O presidente da Cidade Autónoma de Ceuta, Javier Vivas, informou que a cidade administra atualmente cerca de 1.300 menores em seu território, mas admitiu não possuir um dado preciso sobre a quantidade de jovens desacompanhados.
Ele declarou estar aguardando os cálculos para determinar efetivamente quantos menores existem entre os 8.000 a 11.000 habitantes da cidade. O líder autonómico esclareceu que o número total de residentes é obtido através de diversas fontes de informação, sendo necessário concluir este levantamento antes de saber a distribuição dos menores.
Segundo a agência Efe, a questão foi discutida com a ministra da Juventude e Infância, Sira Rego.
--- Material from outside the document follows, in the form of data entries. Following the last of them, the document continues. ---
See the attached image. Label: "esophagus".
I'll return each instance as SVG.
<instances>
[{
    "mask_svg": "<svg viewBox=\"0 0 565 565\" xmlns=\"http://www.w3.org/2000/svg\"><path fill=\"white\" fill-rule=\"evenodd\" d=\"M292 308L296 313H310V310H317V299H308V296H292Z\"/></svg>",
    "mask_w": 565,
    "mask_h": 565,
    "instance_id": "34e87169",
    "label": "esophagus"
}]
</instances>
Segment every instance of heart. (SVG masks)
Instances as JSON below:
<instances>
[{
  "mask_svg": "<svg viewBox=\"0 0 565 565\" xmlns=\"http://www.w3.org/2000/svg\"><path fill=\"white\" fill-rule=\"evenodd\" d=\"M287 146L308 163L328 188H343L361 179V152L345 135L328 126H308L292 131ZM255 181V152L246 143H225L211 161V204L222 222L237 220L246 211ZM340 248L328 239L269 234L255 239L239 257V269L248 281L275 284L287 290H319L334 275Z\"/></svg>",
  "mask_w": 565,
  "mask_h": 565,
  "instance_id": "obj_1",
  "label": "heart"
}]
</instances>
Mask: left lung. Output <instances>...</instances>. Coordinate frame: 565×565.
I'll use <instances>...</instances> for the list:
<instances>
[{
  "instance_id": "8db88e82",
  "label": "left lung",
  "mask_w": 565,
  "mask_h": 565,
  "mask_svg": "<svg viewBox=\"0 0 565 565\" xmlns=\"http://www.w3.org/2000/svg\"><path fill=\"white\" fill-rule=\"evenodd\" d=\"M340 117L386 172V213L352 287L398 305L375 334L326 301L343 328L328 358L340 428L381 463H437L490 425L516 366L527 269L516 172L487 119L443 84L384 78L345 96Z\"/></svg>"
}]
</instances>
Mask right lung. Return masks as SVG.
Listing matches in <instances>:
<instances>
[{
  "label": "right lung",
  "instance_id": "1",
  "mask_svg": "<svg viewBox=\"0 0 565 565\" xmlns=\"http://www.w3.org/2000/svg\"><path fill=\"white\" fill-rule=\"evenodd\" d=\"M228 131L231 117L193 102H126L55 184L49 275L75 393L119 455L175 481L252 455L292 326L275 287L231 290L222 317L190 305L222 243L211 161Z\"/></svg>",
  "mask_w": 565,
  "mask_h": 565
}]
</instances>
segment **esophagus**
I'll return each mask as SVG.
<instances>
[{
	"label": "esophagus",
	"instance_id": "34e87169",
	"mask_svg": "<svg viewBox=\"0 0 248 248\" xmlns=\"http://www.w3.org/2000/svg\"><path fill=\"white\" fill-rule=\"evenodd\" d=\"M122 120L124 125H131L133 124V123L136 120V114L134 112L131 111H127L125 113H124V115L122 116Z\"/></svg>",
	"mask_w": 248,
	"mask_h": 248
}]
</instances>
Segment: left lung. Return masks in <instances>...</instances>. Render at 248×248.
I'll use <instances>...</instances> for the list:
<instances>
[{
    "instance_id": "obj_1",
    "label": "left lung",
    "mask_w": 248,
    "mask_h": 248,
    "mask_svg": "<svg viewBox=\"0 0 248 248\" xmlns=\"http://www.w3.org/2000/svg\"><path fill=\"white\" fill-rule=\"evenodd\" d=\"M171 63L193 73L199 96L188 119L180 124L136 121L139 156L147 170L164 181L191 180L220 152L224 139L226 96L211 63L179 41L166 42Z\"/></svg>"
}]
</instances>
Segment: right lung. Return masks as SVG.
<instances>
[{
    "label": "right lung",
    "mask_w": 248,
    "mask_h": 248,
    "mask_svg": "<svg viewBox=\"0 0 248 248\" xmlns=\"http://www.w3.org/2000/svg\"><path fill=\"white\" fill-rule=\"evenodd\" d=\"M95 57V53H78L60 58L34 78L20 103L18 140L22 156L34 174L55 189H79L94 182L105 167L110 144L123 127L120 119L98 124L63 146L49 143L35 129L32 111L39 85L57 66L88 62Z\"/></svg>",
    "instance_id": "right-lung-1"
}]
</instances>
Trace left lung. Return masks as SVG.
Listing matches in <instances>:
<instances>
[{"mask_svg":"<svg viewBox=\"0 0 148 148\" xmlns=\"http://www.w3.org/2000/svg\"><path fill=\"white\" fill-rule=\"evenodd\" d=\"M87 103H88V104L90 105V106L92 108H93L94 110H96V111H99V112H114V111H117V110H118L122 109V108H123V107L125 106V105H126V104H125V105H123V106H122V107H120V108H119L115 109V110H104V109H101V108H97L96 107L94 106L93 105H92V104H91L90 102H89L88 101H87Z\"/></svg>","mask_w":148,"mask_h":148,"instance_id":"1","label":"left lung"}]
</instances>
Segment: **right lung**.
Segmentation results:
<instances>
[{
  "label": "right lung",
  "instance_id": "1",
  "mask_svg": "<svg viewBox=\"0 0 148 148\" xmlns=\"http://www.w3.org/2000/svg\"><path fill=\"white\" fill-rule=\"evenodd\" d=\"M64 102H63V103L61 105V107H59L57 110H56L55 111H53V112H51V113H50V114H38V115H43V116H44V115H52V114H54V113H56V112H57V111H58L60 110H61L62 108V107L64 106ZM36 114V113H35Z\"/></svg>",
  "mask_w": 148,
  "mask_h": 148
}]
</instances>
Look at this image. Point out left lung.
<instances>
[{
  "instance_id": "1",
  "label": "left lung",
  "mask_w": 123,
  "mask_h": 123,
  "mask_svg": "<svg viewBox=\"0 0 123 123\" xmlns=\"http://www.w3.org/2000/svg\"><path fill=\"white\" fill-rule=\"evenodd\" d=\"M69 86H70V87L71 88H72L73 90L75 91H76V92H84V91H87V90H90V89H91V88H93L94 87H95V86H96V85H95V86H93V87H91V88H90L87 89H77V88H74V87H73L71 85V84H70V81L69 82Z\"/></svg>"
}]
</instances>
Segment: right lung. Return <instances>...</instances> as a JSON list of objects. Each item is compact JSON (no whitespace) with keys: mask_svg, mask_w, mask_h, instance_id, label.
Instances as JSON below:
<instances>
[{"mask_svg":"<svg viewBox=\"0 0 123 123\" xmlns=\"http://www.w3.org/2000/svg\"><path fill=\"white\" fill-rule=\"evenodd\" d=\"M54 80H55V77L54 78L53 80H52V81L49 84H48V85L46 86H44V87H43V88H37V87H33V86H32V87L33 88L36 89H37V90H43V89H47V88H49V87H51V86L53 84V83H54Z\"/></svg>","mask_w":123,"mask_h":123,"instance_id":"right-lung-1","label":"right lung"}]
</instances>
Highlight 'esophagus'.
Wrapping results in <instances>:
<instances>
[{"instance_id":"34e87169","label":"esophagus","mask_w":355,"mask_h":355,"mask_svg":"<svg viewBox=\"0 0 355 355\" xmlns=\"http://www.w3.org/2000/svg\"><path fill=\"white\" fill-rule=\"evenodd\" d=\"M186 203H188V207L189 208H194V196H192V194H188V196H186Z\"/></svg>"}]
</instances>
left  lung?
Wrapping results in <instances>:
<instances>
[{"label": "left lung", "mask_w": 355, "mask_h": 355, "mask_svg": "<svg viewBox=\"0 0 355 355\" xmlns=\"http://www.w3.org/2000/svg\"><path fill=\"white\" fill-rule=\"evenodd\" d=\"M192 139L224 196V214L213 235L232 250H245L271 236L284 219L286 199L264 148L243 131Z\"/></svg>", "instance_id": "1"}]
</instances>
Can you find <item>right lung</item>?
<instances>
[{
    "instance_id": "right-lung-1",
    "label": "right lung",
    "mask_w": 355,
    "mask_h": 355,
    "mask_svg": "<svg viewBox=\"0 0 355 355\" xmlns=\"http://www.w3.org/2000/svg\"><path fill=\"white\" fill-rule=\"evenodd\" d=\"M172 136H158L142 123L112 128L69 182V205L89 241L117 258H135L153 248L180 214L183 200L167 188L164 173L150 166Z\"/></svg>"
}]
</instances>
Vivas garantiu que Ceuta continuará a colaborar com o governo central de Madrid para apurar o número exato de menores, reafirmando o compromisso da cidade em cumprir toda a legislação relativa à proteção infantil.
Apesar disso, Vivas comunicou à ministra que a situação atual possui características singulares, decorrentes do grande influxo de migrantes registrado em 30 de julho, o que elevou a presença de menores desacompanhados. Ele apontou que este aumento representa uma agressão à integridade territorial da Espanha.
Em sua visão, essa circunstância adiciona um aspecto qualitativo distinto em comparação com eventos passados, embora ele tenha reiterado que a cidade sempre respeitará a legislação vigente. Após a conclusão da nova contagem, o foco será elaborar uma estratégia para suprir as necessidades dos menores e definir a resposta das diversas entidades administrativas.
O responsável também expressou preocupação com a possibilidade de uma nova chegada massiva de migrantes vinda de Marrocos no dia 15 de agosto (sábado), mas transmitiu uma mensagem de calma, confiando que o Governo central implemente as medidas necessárias para evitar o ocorrido em 30 de julho.
Vivas manifestou esperança de que o Governo cumpra suas obrigações, reconhecendo que Ceuta não possui autonomia para gerenciar um novo episódio migratório. Ele solicitou ao governo de Madrid que adote medidas preventivas, dissuasoras e de reação adequadas para que o evento de 30 de julho não se repita, nem em 15 de agosto nem futuramente.
O presidente de Ceuta pediu reforço na fronteira e maior presença das forças de segurança estatais na cidade, pedindo ao exército que mantenha patrulhamento nas ruas enquanto a situação persistir, visando garantir segurança e tranquilidade aos cidadãos.
Dados atualizados pelas autoridades espanholas indicam que cerca de 72.000 pessoas entraram na cidade autónoma espanhola de Ceuta, localizada no Norte de África, em 24 horas na semana anterior, e 70.000 delas retornaram a Marrocos. Pelo menos 82 pessoas perderam a vida ao tentar chegar a Ceuta nadando.